GoDaddy’s Q2 revenues grew 9.4% to $806.4 million, ahead of the market’s forecast of $798 million. Total bookings improved 10.7% over the year to $936.3 million. Non GAAP loss was $4.06 per share, which was significantly worse than the market’s estimates of an EPS of $0.17. The increased loss was on account of GoDaddy settling its Termination and Release Agreement (TRA) obligation with KKR for a one-time payment of $850 million, compared with an estimated $1.8 billion payout over the next 10+ years.
By segment, revenues from the Domain segment grew 10.5% to $369.6. Hosting and Presence revenues improved 4.4% to $292.2 million due to higher subscriptions to Websites and Marketing. Business Applications revenues grew 17.6% to $144.6 million due to an increase in workspace renewals.
For the current quarter, GoDaddy forecast revenues of $835 million, compared with the market’s estimates of $793.74 million.

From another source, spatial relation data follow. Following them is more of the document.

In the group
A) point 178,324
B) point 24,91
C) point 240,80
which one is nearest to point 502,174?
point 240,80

It expects double-digit growth in its Domains segment, mid-single-digit growth in its Hosting and Presence segment, and high-teens growth in Business Applications.
GoDaddy’s Focus Areas
GoDaddy is making significant improvements in its business that are seeing improvements across various metrics. First, it crossed the milestone of 20 million paying customers. During the quarter, it added over 400,000 customers, making this one of the strongest quarter of net customer growth in more than twenty years. The growth was driven by stable retention rates and record gross customer adds in the quarter. GoDaddy believes that both of these trends were not only due to the higher market demand for online presence but also due to GoDaddy’s investments in marketing.

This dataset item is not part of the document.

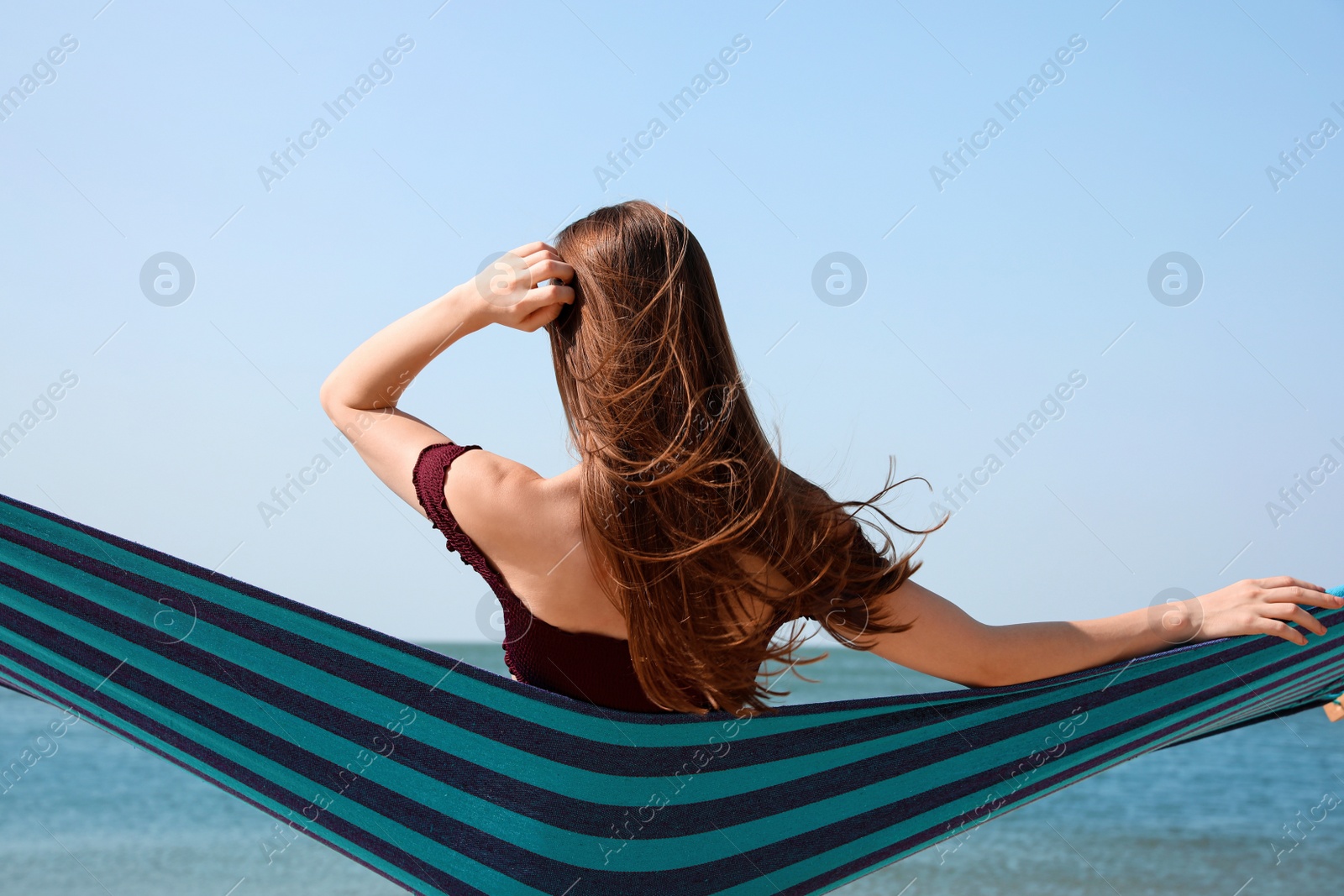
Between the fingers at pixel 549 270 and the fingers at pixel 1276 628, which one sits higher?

Second, it continued to add several new features and functionality to its products. Some of the new features added include newer marketing tools, video streaming, security options, and bulk purchase experiences. It is leveraging the acquisition of Uniregistry that it made earlier this year to build a GoDaddy Corporate Domains team that is able to deliver new functionalities for bulk purchasers. It is already seeing strength in primary domain sales, domain add-on, and aftermarket transactions through these efforts. GoDaddy is also allowing its customers to use and experiment its products by adding a freemium experience. In the first quarter of the year, it had released the freemium capabilities for its Websites + Marketing offering. Last quarter, it added Sellbrite e-commerce to the freemium portfolio.
Third, it took several actions focused on long-term growth and cash flow generation. In June this year, it restructured its US outbound sales team in response to the COVID-19 crisis. The sales team was not able to deliver on its sales targets due to the crisis, and it made financial sense to reduce the team. Overall, GoDaddy has restructured 814 employees at a charge of $15 million for the year.
GoDaddy’s stock is trading at $79.04 with a market capitalization of $13.3 billion. It touched a 52-week high of $85.46 in June this year. GoDaddy had fallen to a 52-week low of $40.25 in March this year when most stocks fell.